Mr. Dayton to Mr. Seward.
Sir: I enclosed you by the despatch bag yesterday a copy of the “Constitutionnel” containing an article (marked) of a very obnoxious character.
That article, as you will observe if you have had time to look it over, advocates the policy of France making common cause with England against us. It looks likewise to the early recognition, by France and Great Britain, of the south as an independent power. The Constitutionnel is understood here to have a semi-official character. * * * * * * * I intended to have said this to you yesterday, but time failed me.[Page 308]

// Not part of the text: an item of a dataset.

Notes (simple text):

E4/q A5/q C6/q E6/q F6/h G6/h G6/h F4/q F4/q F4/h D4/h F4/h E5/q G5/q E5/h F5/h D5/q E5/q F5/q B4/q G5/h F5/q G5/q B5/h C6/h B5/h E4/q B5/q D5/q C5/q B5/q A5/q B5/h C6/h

General Scott will have arrived in the United States doubtless before this despatch; will you say to him that I last evening received a note from Mr. Thouvenel, naming two o’clock to-day to receive him; at which hour I attended at the foreign office and returned his thanks, &c.

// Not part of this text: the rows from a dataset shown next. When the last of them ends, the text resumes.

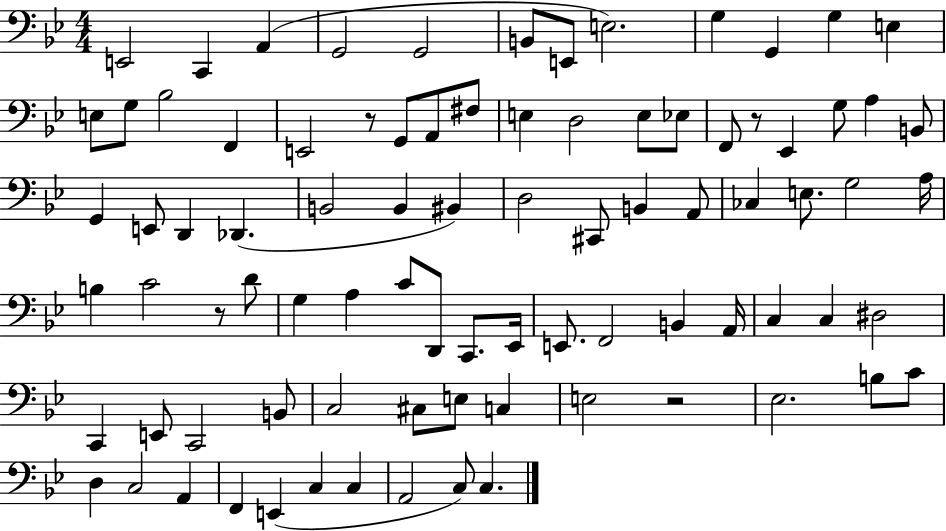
{
  \clef bass
  \numericTimeSignature
  \time 4/4
  \key bes \major
  e,2 c,4 a,4( | g,2 g,2 | b,8 e,8 e2.) | g4 g,4 g4 e4 | \break e8 g8 bes2 f,4 | e,2 r8 g,8 a,8 fis8 | e4 d2 e8 ees8 | f,8 r8 ees,4 g8 a4 b,8 | \break g,4 e,8 d,4 des,4.( | b,2 b,4 bis,4) | d2 cis,8 b,4 a,8 | ces4 e8. g2 a16 | \break b4 c'2 r8 d'8 | g4 a4 c'8 d,8 c,8. ees,16 | e,8. f,2 b,4 a,16 | c4 c4 dis2 | \break c,4 e,8 c,2 b,8 | c2 cis8 e8 c4 | e2 r2 | ees2. b8 c'8 | \break d4 c2 a,4 | f,4 e,4( c4 c4 | a,2 c8) c4. | \bar "|."
}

Mr. Thouvenel was quite disappointed at not seeing him, and said that the Emperor had promptly assented to give him a private interview. I explained at the same time that his departure for his own country had been sudden and unexpected. The general’s letter, as I have heretofore said, has made here a good impression. The belief is that he is peacefully disposed, and I have no doubt that his sudden return to the United States will be considered as having been made in the hope of exercising a mollifying influence upon the temper and policy of his countrymen. It is well that it should be so.
I have the honor to be, with much respect, your obedient servant,
His Excellency William H. Seward, Secretary of State, &c., &c., &c.